How multilingual terminology databases differ from translation memory.

Translation Memory and Multilingual Terminology Management: Same Genus, Two Different Species

“What is the difference between source terminology management and translation memory?”

I am asked this question frequently by people who aren’t translation industry professionals.

The answer is, “None, but a lot!”

In this post, I demystify the differences between terminology management and translation memory.

Comparing the Two

Let’s start by comparing the two with terminology management systems.

Source Terminology Management

Source terms are usually stored in a database of some sort. This database could be rudimentary, such as Excel, or sophisticated, such as the Acrolinx terminology manager. Terms are usually single words or very short phrases.

Along with the terms themselves, there are usually metadata of various kinds.
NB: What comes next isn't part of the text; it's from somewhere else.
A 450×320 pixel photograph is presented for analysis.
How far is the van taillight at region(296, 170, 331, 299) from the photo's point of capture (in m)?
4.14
One frequent type of metadata is term status. In the Acrolinx world, a term may be preferred, meaning that its usage is desirable, or deprecated, meaning that usage is undesirable. Other terminology databases may label undesirable terms as “forbidden” or “do not use.”

Then, there are terms whose usage is desirable in some contexts, but undesirable in others. These flexible terms are called admitted terms in Acrolinx. When we store an admitted term in the Acrolinx terminology database, we can add more metadata in the form of a note. The note can explain why the term is either preferred or deprecated, depending on its function in the sentence.

There are many other types of metadata that can be stored with terms. These data points can be anything that is salient. Examples include term origin, part-of-speech, definition information, enforcement of title case, relationship to other terms, or just about anything else under the sun.

Sophisticated source terminology databases are usually capable of storing translations. This capability is where the similarity to translation memory begins. Translated terms are linked to the source-language originals. Like their source-language brethren, translated terms are single words or short phrases.

The same metadata capabilities apply to translations of terms, because the translations are terms just like their source equivalents. Sometimes, when there are two or more translations for a source term, the preferred vs. deprecated status is particularly useful. But other metadata can be useful, as well.

Examples are the origin of the translation, or a note explaining why one translation is preferred and another isn’t. When terminology preferences are subject to negotiation between a client and a translation service provider, the metadata field “confirmed by” is very useful. In this case, the service provider has objective proof of client approval of a given term if it becomes contentious after-the-fact.

Translation Memory

In the sense of providing content that is available for reuse, translation memory (“TM”) is analogous to multilingual terminology management. TM is also a database, albeit of equivalent source- and target-language segments. The combination of a source segment and its corresponding target segment is called a translation unit (“TU”). The term translation unit is generally spoken of in the context of TM. In theory, it also applies to source-target term pairs in a terminology database.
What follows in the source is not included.